Le Dr François Batiot n’a pas hésité un instant avant de s’engager. Le 1er juillet dernier, il reçoit un courrier électronique du ministère de la Santé qui lance un appel au volontariat pour une mission de renfort en Guyane où le Covid-19 sévit depuis plusieurs mois. Réponse attendue dans les 24 heures. Il a fallu moins de temps au généraliste de 43 ans pour se porter candidat, avant même d’obtenir le feu vert de sa hiérarchie au CHU de Poitiers où il est salarié.
Le 11 août, il embarquait avec deux autres confrères et plusieurs soignants en direction de Cayenne. « Initialement, je devais être basé à Saint-Laurent-du-Maroni, raconte le Dr Batiot. Finalement, on m’a envoyé faire du soin en pleine forêt amazonienne dans les villages des tribus amérindiennes ! » Il lui faudra voyager trois heures en avion pour rejoindre Maripasoula, puis un après-midi en pirogue pour atteindre sa destination.
Oublier ses repères
Pendant près d’un mois, il ira de village en village pour soigner les Wayanas, parfois assisté d’une interprète, fille du chef local. « J’étais très enthousiaste, mais j’avais tout de même quelques appréhensions. Cela faisait quinze ans que je n’avais pas fait d’urgences. Partir là-bas, tout seul avec un infirmier… »
Le généraliste devra oublier tous ses repères. Exit le colloque singulier, « là où il n’y avait pas de dispensaire, je consultais en plein air dans le Tukusipan du village, qui ressemble à une grande hutte, devant tous les villageois », se souvient le Dr Batiot. Les pathologies sont très variées, maladies infectieuses, dermatoses, dengue, « et encore beaucoup de cas de Covid », même si le pic de l’épidémie date des mois de juin et juillet.
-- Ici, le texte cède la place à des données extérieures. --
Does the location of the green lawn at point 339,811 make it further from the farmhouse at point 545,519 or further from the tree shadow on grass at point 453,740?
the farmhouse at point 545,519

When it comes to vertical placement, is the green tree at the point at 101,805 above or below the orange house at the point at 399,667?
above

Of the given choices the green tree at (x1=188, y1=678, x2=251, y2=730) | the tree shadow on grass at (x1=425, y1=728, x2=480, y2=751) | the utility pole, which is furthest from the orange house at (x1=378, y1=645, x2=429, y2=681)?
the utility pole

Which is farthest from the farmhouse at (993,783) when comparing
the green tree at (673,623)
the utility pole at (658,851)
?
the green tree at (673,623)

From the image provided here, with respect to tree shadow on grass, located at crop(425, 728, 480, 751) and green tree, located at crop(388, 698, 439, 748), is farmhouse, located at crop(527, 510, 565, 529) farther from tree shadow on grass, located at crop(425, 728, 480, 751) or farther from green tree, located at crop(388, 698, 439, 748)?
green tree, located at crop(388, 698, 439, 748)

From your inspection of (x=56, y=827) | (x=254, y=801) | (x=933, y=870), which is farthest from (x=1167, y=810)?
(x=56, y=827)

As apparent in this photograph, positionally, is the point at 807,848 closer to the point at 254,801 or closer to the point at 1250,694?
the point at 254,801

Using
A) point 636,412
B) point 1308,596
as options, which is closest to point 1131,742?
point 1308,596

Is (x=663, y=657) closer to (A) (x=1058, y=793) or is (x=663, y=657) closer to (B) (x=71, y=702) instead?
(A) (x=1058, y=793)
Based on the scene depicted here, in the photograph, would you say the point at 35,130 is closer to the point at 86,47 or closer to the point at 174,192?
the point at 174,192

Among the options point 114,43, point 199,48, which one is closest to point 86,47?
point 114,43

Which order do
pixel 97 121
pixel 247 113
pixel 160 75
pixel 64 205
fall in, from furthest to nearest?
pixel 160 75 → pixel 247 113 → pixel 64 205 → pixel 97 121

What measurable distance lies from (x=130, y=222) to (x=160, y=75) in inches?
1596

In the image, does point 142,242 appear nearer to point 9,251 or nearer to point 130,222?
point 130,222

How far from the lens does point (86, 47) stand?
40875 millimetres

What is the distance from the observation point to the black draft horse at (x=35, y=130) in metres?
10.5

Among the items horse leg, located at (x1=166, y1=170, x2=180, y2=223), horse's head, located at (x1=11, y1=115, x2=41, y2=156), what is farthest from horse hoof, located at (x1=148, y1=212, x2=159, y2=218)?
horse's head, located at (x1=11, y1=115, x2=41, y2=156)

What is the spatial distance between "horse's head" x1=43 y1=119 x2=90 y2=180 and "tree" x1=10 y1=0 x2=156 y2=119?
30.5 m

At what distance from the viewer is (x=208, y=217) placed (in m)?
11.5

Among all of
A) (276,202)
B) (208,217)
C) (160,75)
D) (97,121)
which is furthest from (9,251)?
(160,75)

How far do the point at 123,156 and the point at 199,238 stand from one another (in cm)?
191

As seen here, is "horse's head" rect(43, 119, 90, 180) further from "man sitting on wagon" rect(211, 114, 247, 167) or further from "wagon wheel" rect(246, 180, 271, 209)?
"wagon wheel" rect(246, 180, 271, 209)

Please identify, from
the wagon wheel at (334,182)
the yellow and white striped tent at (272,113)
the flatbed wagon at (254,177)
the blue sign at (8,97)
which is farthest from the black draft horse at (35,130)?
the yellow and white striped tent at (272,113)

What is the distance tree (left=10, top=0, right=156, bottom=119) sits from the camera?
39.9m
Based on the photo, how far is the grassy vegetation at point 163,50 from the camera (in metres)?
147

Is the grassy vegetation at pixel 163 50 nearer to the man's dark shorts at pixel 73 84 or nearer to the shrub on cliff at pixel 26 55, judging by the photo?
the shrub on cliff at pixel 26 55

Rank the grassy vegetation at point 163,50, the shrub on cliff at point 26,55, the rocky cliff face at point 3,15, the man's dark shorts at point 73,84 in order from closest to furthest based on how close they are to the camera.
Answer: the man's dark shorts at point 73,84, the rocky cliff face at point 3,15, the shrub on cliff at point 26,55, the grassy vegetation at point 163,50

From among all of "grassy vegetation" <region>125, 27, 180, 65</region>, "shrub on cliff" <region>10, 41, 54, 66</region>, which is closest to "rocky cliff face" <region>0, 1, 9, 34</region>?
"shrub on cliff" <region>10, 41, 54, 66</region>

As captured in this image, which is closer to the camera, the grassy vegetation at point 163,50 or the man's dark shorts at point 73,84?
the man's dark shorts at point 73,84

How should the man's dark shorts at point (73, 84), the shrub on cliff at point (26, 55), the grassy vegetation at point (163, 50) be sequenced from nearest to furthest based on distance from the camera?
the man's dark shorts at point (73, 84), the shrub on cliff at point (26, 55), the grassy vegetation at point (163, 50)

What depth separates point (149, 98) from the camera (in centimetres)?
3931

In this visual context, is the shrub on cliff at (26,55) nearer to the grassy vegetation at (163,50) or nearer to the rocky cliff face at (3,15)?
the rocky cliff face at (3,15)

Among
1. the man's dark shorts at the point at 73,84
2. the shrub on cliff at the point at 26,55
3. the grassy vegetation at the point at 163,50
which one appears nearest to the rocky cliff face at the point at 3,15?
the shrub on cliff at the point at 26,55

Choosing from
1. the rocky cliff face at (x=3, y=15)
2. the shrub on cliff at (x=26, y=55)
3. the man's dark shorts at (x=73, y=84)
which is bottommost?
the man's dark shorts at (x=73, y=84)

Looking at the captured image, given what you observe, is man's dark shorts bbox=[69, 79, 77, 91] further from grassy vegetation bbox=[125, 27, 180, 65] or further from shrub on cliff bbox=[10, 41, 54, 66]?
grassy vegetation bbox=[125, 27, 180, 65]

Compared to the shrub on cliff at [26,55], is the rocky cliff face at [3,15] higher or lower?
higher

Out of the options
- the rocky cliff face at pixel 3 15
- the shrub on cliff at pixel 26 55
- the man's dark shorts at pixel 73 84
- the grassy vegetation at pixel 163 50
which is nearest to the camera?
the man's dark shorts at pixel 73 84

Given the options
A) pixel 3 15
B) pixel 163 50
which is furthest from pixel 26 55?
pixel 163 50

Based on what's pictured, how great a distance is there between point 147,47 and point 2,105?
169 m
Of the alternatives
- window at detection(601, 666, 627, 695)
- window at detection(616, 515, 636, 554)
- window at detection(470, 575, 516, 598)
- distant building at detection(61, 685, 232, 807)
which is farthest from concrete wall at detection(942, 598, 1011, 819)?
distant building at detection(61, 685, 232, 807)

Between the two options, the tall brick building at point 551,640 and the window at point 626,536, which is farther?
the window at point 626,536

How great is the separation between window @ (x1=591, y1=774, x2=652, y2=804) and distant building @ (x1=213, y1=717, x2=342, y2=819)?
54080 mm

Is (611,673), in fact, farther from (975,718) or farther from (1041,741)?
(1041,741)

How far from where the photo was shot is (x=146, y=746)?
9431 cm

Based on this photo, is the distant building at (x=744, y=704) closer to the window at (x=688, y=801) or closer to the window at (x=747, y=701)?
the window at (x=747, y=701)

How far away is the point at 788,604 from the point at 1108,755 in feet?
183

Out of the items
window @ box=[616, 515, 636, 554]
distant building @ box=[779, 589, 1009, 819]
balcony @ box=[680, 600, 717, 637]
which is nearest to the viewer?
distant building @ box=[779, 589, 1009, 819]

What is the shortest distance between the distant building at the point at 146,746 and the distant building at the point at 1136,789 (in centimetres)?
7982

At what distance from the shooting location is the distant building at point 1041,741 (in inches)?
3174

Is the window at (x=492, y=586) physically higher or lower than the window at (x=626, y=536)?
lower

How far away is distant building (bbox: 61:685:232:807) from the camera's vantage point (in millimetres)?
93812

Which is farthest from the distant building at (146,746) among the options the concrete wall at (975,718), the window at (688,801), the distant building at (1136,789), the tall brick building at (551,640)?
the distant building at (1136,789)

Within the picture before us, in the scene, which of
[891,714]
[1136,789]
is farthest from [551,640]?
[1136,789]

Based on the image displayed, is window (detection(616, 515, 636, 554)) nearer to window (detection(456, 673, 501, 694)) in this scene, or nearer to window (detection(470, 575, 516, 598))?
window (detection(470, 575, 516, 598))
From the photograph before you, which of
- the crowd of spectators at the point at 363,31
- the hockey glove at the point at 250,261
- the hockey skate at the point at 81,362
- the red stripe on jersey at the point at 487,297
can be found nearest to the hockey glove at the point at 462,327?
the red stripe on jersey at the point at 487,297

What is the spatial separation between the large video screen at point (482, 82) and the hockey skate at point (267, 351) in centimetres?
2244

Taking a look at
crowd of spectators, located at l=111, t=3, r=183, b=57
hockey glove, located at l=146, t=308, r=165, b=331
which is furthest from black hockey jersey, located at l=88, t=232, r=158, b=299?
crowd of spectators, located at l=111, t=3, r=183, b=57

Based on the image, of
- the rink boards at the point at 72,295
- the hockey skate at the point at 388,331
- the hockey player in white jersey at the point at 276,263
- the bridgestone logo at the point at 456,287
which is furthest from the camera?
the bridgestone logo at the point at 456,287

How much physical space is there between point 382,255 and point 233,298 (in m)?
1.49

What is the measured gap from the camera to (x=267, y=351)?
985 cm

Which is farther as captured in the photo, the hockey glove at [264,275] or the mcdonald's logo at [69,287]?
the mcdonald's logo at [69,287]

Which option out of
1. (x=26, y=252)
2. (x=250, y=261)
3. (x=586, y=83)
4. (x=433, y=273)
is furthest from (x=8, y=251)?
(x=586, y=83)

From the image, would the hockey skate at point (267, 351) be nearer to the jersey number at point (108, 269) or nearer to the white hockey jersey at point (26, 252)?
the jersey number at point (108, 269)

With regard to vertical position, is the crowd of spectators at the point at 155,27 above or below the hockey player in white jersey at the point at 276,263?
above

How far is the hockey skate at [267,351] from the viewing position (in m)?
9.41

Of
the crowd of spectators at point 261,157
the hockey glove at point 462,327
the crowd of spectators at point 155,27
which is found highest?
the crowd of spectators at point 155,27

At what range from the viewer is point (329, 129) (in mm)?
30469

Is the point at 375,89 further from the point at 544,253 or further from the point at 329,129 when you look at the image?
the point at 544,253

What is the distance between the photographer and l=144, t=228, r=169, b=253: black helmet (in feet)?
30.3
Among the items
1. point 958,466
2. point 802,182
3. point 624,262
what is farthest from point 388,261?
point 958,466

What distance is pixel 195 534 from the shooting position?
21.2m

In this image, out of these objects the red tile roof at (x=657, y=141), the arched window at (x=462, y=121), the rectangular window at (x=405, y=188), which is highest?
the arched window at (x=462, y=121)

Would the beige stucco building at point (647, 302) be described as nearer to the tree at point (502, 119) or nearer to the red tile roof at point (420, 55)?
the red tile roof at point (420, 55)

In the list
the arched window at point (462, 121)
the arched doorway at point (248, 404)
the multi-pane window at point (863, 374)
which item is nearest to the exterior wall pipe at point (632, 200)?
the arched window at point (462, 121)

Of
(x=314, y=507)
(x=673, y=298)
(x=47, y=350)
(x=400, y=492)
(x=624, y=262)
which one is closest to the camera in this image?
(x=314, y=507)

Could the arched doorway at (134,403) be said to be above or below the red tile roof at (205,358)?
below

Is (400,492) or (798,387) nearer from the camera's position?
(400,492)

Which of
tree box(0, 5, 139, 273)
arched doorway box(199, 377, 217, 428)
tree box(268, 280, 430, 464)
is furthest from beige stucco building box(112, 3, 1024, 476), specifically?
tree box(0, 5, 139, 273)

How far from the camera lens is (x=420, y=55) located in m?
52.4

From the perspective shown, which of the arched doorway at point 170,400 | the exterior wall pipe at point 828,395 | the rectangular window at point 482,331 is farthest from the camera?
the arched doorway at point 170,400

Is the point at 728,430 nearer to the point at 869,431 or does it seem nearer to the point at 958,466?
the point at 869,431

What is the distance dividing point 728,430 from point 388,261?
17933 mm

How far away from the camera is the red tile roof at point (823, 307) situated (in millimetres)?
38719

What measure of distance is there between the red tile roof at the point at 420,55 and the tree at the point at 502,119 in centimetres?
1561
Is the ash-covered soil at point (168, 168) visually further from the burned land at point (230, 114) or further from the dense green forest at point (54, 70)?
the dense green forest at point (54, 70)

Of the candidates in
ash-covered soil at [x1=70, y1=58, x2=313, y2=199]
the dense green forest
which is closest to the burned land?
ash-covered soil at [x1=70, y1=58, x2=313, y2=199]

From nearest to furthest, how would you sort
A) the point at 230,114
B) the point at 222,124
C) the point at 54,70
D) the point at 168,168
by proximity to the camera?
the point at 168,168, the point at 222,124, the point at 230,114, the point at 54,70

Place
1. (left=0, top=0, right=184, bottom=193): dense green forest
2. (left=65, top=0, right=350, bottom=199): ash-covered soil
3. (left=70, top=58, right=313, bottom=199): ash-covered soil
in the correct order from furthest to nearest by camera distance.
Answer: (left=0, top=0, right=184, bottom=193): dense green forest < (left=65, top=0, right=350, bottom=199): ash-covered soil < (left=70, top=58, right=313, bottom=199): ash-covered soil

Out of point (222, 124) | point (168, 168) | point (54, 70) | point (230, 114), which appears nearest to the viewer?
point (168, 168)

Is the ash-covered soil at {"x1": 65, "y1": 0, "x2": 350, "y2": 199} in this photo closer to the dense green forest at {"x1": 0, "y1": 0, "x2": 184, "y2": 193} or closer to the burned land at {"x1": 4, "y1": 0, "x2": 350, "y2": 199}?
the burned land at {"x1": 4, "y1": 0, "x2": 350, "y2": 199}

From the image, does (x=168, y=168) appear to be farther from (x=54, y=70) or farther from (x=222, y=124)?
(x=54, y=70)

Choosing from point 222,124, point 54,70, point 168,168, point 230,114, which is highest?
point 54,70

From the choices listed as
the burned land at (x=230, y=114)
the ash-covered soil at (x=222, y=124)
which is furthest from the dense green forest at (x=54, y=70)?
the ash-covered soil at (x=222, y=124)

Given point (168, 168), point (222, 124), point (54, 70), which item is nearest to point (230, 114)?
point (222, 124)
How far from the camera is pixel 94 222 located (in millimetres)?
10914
Les tribus Wayanas n’ont pas été épargnées par l’épidémie, bien au contraire. « Les gens qui n’ont pas été contaminés sont minoritaires, explique le généraliste. Les villages sont isolés, mais il y a beaucoup de passages, notamment avec les activités d’orpaillage. » Pour le médecin, l’expérience se révèle « incroyable sur le plan médical et humain » auprès d’une population « fantastique ». « J’ai fait du soin, rien que du soin, centré sur le patient… et sans les tracas administratifs », se réjouit le médecin.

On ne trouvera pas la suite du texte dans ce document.